To make the research data reusable, provenance information should be provided. Following the best practice of DCAT application profiles, textual information (possibly in narrative form) about the provenance of the data and information about the source(s) used to create the data (bibliographic/archival description and/or a link to the resource) is used to supply the required information:
- Documentation of data lineage.
- Source(s) used to create the data.
- Data Source Type
- Type of the data source.
Information about the project context of a dataset (as output of the project) can be provided the following fields:
- The name of the project.
- Link to a project website or record in a research information system.
Name and email address of the contact person for the dataset.
- DOI Proposal
- Proposal of DOI (Digital Object Identifier) for registration via the da|ra registration agency
- URL for the landing page of the dataset.
Related resources like publications or data documentation are added as qualified relations:
- Relation Type
- The type of the relationship between the dataset and the resource (using a type from the da|ra Relation Type controlled vocabulary).
- Resource Title
- The title of the resource (e.g. the document title).
- Resource Link
- The URL or DOI of the resource.
The three most important relation types to support data citation are Is Cited By, Is Referenced By, and Is Supplement To. See RelationType for Citations and References on the DataCite website for more information.
Note: Versioning is supported by relating two datasets: A dataset is linked to its previous version via the Is Previous Version Of relation.
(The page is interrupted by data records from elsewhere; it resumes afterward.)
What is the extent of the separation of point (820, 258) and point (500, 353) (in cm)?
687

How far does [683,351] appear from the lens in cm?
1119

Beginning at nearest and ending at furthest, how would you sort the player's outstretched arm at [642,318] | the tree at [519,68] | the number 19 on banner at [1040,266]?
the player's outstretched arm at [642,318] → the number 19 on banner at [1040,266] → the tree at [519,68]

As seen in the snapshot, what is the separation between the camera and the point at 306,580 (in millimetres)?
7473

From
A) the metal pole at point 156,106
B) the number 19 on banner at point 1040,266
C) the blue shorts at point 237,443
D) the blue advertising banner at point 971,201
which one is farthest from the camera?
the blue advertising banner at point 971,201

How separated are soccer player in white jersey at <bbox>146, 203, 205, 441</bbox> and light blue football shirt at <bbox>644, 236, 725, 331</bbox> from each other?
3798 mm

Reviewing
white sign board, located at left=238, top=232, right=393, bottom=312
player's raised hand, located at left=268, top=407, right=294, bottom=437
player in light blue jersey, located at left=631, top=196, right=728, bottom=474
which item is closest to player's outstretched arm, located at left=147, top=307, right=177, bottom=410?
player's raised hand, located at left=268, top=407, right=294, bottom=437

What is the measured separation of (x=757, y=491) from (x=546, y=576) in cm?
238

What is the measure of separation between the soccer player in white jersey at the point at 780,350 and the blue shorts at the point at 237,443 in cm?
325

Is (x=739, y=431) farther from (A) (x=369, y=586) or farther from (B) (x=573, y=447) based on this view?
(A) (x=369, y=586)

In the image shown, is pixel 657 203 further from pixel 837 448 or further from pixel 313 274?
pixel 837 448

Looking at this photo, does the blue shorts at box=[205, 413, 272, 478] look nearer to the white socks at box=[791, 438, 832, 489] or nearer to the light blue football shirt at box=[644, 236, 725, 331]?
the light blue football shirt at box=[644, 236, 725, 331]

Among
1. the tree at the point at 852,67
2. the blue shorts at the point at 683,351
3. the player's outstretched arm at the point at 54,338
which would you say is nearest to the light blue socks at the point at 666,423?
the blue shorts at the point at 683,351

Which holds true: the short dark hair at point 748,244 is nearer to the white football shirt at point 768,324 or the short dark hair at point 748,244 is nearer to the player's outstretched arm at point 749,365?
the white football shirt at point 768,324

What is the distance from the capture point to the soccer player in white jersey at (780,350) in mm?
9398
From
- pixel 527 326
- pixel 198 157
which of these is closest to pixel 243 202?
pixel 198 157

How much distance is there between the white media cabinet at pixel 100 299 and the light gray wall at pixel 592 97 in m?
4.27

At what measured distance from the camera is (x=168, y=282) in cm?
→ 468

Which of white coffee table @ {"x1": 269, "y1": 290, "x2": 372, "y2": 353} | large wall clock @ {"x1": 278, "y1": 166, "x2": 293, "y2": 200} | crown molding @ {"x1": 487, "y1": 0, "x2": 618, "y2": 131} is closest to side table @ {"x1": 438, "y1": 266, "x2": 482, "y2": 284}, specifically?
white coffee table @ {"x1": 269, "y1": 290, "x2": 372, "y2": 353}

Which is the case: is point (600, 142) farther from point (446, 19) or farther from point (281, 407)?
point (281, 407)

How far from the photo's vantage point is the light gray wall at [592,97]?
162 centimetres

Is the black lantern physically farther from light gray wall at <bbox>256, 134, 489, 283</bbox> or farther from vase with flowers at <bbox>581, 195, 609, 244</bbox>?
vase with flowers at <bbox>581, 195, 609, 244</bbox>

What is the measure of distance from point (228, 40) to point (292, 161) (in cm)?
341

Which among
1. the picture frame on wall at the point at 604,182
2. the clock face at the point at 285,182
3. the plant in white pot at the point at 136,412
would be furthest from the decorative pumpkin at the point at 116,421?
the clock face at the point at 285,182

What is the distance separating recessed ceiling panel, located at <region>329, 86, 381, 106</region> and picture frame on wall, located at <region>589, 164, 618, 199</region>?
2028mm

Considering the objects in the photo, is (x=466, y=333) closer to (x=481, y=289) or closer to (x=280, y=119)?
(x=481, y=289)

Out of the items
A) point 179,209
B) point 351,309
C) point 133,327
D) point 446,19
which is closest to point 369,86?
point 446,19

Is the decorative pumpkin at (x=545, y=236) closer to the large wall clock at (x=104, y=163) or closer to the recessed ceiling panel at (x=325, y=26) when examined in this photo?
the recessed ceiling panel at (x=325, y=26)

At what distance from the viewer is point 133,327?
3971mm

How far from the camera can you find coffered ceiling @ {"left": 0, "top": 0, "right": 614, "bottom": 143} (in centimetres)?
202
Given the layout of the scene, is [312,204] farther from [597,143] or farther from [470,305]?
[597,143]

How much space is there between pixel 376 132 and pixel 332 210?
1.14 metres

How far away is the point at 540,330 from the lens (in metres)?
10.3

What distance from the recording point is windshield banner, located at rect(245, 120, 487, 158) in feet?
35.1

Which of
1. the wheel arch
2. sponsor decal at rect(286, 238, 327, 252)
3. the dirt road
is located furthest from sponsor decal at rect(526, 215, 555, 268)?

Already exisiting data distributions (DKAN resources) can be added to the dataset.
Adding a Resource to a Dataset
After entering the metadata for the dataset, the next step is to add a data distribution to the dataset. In order to add a data resource, click the button Next: Add data below the dataset form.
On creating a resource, an URL alias is automatically generated by default. The URL alias pattern tries to include the file type from the uploaded file as the last URL segment. So, if the resource has a Excel file with the file extension .xls the string xls will be added to the URL alias. This results for example in the URL alias dataset/ces-2012/resource/xls.
Publishing a Dataset
There is a research data management workflow for publication of a dataset. The workflow includes a metadata review process in order to control metadata quality.
Metadata should be provided by the creators and contributors of a dataset. The provided metadata has to be reviewed by a responsible metadata librarian before the dataset can be published via the da|ra registration agency.
Research Data Publishing
The da|ra DOI registration service requires the following mandatory metadata properties:
- The type of the dataset has to be selected from the selection list Type (in the tab Dataset Information).
- The original title of the dataset in the field Title.
- At least a name entry in the Creator fiels is needed.
- Publication Date
- The date of publication of the dataset in the field Publication Date.
- The availability of the data has to be selected from the selection list Access Rights (Availability) (in the tab Data License Information and Access Right).
- URL (in the tab Administrative Metadata).
Note that it is recommended to provide a DOI in the field DOI Proposal (in the tab Administrative Metadata), otherwise the DOI suffix is automatically generated by the da|ra system.
The metadata of the dataset is transfered to the da|ra registration agency for DOI registration. The metadata will also be indexed in DataCite for information retrieval.